Cut open the bag and take the prize. Except just how are we supposed to do that?
He remembered the bolt of lightning he’d sent at Atropos when the little bald creep had been trying to lure Rosalie across the street. A good trick, but something like that might do more harm than good here; what if he vaporized the thing they were supposed to take?
I don’t think you can do that.
All right, fair enough, as a matter of fact
he
didn’t think he could do it, either . . . but when you were surrounded by the possessions of people who could all be dead when the sun came up tomorrow, taking chances seemed like a very bad idea. An
insane
idea.
What I need isn’t lightning but a nice sharp pair of scissors, like the ones Clotho and Lachesis use to—
He stared at Lois, startled by the clarity of the image.
[
‘I don’t know what you just thought of, but hurry up and do it, whatever it is.’
]
6
Ralph looked down at his right hand – a hand from which the wrinkles and the first twists of arthritis had now disappeared, a hand which lay inside a bright blue corona of light.
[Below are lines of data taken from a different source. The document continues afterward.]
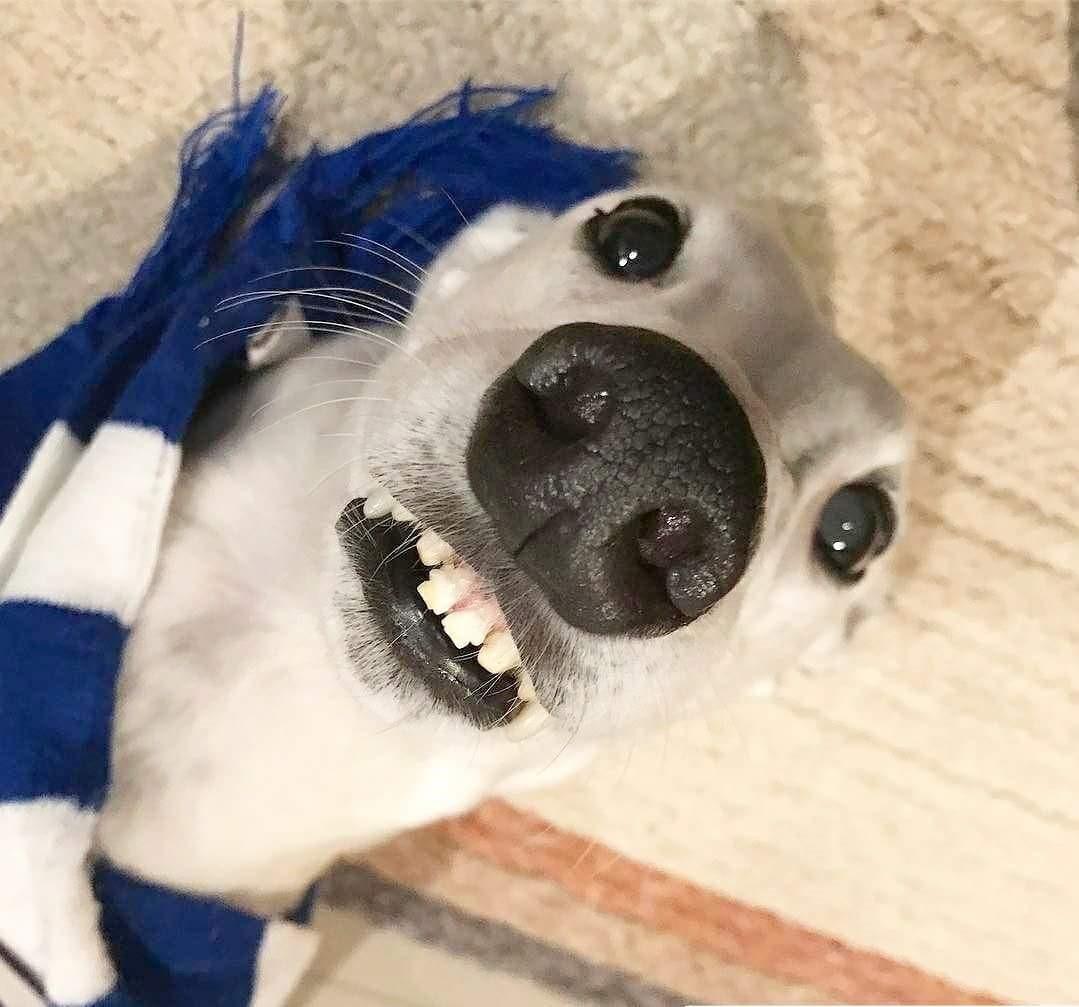 """Resultado de imagen de Greyhound smiling"""""""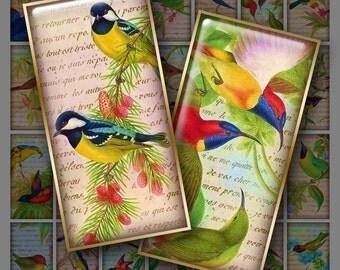 1x2 Digital Bright Birds for Instant Download
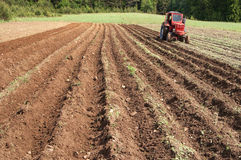 Trator que trabalha um campo ploughed fallow Fotografia de Stock
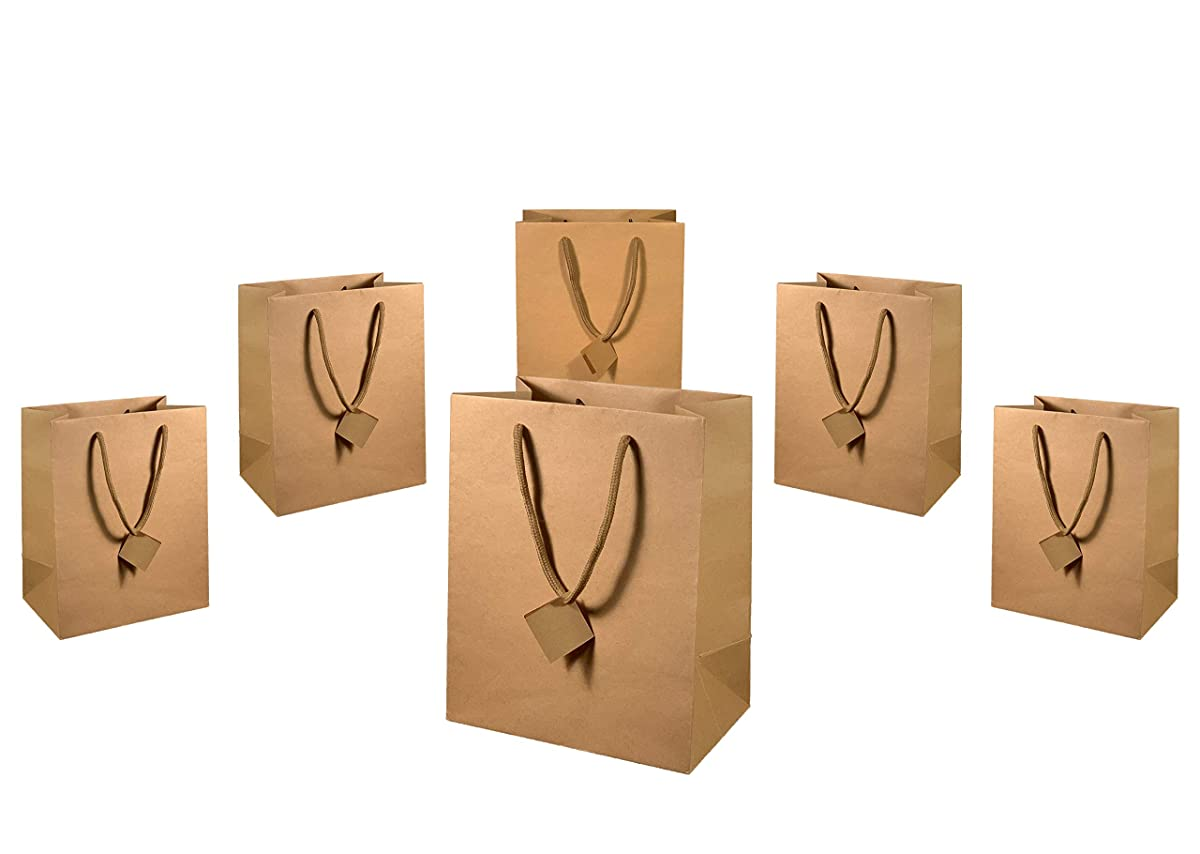Gibbous Premium Brown Kraft Paper Gift Bags in 12 Pack Bulk with Cotton Handles - Bridesmaid Girl Groomsmen boy Party, Birthday Gift, Holiday Gift, All Occasion Gift Bag, Small/Large Bag (8x5x10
Feeling a little foolish, he folded his last two fingers against his palm and extended the first two, thinking of a game they’d played as kids – rock breaks scissors, scissors cut paper, paper covers rock.
Be scissors,
he thought.
I need a pair of scissors. Help me out.
Nothing. He glanced at Lois and saw her looking at him with a serene calm which was somehow terrifying.
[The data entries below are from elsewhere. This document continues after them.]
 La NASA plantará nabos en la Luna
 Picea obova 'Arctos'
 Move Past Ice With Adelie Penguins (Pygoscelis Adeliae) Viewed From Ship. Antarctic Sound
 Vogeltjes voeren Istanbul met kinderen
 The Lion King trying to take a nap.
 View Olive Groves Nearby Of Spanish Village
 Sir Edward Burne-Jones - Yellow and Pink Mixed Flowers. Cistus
Oh Lois, if you only knew,
he thought, and then swept that out of his mind. Because he had felt something, hadn’t he? Yes.
Something
.
This time he didn’t make words in his mind but a picture: not the scissors Clotho had used to send on Jimmy V but the stainless-steel shears from his mother’s sewing basket – long, slim blades tapering to a point almost as sharp as the tip of a knife. As he deepened his concentration, he could even see the two tiny words engraved on the metal just south of the pivot-point:
SHEFFIELD STEEL
. And now he could feel that thing in his mind again, not a blink this time but a muscle – an immensely powerful one – slowly flexing. He looked fixedly down at his fingers and made the shears in his mind open and close. As they did, he slowly opened and closed his fingers, creating a V that widened and narrowed.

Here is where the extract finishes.